Do this:
Show each line of the items below that contains the string "separates". Letter case must match.

## Begin Given data

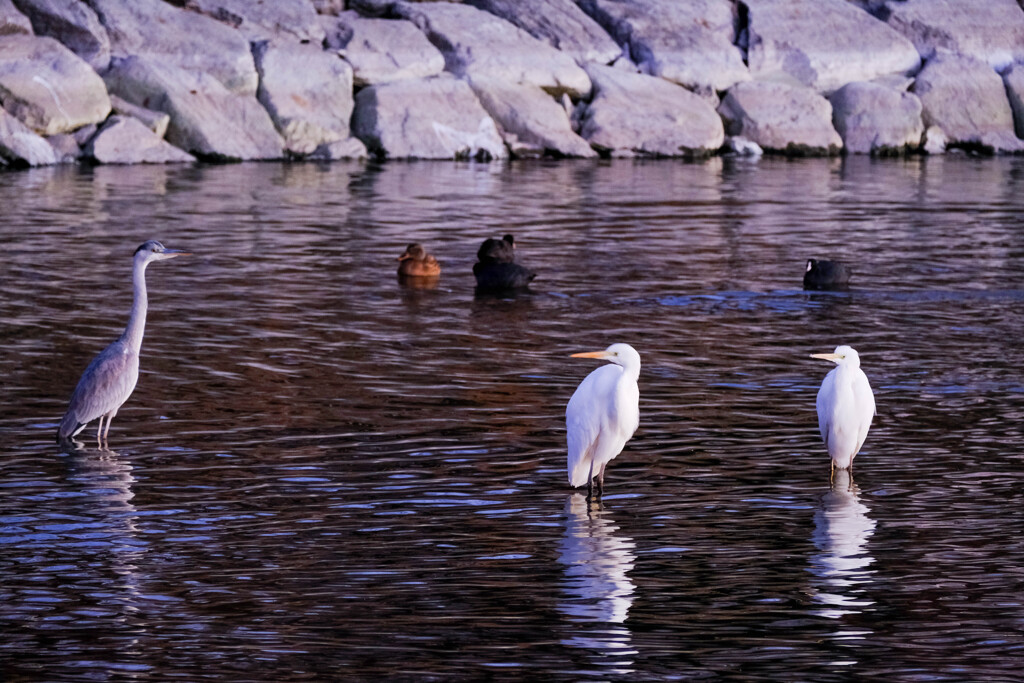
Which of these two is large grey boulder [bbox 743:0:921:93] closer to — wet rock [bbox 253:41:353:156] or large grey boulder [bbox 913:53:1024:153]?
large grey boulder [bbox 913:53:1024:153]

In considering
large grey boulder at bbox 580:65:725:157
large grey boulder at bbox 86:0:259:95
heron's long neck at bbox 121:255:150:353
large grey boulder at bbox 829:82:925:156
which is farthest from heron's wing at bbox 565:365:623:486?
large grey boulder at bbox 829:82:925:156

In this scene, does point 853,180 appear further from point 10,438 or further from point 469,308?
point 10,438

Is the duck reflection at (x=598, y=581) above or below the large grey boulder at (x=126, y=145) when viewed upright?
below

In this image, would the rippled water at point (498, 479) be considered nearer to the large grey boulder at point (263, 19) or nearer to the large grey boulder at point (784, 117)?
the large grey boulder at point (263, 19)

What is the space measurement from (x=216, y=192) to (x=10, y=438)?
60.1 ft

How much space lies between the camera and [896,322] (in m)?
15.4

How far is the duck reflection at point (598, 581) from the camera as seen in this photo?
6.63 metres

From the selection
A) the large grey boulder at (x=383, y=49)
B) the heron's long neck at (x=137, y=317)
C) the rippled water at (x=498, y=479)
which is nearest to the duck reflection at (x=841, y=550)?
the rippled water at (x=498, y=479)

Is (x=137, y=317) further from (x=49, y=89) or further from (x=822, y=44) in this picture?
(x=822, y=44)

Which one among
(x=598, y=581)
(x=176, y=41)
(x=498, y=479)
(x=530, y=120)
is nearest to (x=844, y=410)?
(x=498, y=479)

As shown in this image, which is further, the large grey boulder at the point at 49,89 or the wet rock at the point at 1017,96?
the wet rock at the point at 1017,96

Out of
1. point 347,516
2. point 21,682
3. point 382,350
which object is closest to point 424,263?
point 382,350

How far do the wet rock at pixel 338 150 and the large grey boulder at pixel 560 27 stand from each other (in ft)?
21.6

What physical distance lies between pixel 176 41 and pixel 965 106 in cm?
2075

## End Given data
## Begin Given data

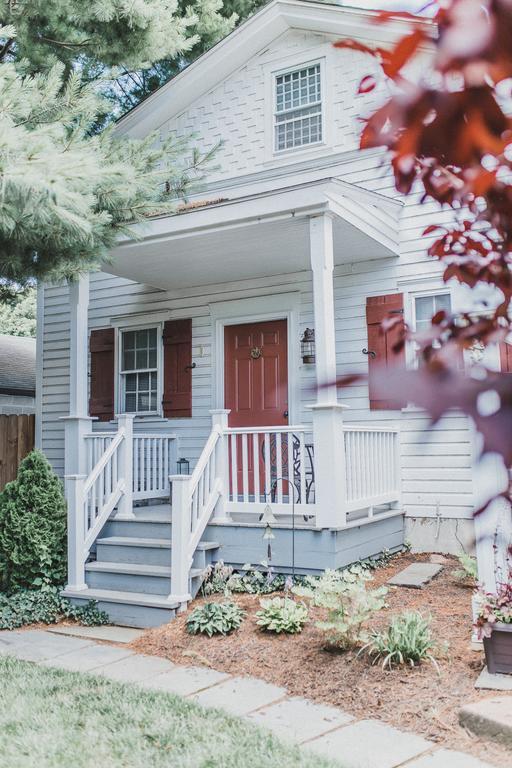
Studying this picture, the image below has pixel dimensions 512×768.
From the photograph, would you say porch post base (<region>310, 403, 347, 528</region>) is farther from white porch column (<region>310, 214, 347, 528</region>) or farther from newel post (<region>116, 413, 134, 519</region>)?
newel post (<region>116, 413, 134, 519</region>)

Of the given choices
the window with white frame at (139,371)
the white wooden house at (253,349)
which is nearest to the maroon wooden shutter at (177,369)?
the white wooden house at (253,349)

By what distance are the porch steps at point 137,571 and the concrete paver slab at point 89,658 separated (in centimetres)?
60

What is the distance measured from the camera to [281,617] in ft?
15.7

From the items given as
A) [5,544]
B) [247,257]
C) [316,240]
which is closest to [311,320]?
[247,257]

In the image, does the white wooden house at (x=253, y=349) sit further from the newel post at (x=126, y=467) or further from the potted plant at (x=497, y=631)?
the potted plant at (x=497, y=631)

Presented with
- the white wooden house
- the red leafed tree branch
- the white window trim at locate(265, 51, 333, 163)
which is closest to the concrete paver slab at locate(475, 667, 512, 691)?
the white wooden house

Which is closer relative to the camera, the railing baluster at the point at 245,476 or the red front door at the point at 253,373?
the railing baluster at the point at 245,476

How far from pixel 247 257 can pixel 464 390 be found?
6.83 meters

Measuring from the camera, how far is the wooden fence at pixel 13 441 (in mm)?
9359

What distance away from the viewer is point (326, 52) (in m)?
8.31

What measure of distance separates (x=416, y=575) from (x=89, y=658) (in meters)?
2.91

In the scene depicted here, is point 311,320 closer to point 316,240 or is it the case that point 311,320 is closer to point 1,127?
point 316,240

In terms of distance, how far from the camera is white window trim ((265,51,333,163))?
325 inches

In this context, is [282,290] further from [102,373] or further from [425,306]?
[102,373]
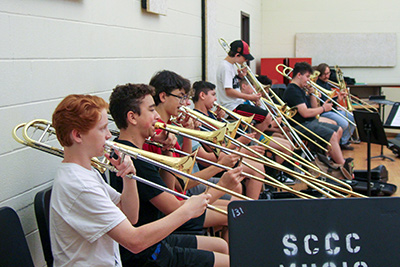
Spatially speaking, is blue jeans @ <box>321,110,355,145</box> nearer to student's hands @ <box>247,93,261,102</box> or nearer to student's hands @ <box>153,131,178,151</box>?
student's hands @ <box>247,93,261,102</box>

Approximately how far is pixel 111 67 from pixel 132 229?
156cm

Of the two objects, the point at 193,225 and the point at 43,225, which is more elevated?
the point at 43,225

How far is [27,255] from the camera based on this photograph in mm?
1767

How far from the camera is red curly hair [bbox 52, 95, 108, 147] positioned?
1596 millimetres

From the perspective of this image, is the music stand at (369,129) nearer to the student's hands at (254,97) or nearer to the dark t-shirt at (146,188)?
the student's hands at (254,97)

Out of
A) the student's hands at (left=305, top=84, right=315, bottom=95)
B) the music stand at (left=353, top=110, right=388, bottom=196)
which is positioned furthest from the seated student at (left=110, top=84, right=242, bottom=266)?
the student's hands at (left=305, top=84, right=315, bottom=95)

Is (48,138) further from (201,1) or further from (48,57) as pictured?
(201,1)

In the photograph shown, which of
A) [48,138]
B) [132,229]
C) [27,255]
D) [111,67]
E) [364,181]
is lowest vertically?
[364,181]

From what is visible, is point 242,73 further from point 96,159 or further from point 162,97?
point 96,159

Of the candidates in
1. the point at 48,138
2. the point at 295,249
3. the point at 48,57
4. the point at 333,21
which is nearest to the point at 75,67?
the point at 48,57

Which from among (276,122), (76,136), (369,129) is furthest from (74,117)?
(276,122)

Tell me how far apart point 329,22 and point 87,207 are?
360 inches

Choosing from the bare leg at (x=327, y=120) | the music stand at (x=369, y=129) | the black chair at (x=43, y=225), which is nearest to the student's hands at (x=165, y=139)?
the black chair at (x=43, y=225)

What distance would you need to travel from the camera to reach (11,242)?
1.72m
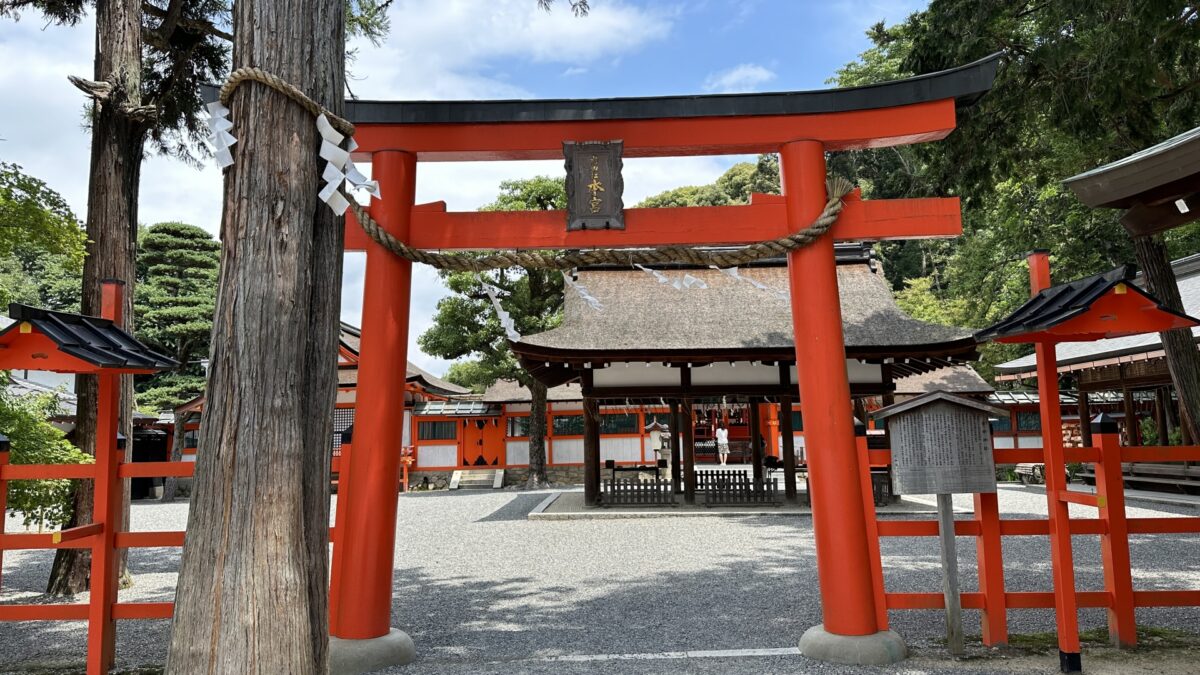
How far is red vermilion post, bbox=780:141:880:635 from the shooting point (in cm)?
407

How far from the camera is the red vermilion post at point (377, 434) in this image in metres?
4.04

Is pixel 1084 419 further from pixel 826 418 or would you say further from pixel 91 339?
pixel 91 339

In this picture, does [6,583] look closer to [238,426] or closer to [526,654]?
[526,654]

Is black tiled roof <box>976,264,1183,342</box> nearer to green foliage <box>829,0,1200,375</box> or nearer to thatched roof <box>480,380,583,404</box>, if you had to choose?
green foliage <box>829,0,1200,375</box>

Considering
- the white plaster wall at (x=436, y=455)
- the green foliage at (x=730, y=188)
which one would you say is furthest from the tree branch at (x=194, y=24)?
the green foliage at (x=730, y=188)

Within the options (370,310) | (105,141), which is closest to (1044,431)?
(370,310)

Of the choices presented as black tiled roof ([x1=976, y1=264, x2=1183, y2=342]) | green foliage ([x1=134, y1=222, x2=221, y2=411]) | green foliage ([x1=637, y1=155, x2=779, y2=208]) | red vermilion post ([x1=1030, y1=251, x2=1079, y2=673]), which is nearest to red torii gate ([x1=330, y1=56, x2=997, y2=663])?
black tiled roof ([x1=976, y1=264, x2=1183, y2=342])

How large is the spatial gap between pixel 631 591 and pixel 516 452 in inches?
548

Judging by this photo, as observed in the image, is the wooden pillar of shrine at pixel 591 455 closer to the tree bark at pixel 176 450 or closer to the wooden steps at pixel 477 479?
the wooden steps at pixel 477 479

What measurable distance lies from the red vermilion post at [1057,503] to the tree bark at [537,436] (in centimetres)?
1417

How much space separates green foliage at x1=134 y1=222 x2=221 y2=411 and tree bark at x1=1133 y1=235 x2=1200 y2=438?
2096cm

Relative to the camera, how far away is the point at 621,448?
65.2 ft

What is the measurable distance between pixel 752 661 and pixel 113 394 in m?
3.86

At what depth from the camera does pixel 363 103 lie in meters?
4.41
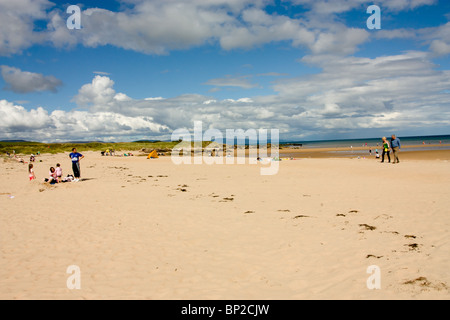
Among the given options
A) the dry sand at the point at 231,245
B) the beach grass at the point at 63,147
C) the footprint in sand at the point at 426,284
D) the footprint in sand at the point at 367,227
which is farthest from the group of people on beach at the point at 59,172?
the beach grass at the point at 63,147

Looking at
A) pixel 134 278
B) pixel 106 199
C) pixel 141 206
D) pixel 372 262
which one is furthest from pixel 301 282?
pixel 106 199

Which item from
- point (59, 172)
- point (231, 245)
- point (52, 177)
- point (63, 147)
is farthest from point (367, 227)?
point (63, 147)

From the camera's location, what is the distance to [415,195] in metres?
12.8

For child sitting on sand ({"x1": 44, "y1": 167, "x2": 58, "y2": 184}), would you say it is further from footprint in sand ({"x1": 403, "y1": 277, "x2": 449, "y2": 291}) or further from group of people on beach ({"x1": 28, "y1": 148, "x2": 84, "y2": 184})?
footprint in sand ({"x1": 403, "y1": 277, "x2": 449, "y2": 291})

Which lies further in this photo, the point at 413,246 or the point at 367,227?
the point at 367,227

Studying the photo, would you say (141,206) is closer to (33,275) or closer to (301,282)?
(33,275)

## End Given data

Result of the exercise:
What measure of distance separates (x=416, y=575) from (x=89, y=658) (in meters)?
How much space separates green foliage at x1=134 y1=222 x2=221 y2=411 and tree bark at x1=1133 y1=235 x2=1200 y2=438?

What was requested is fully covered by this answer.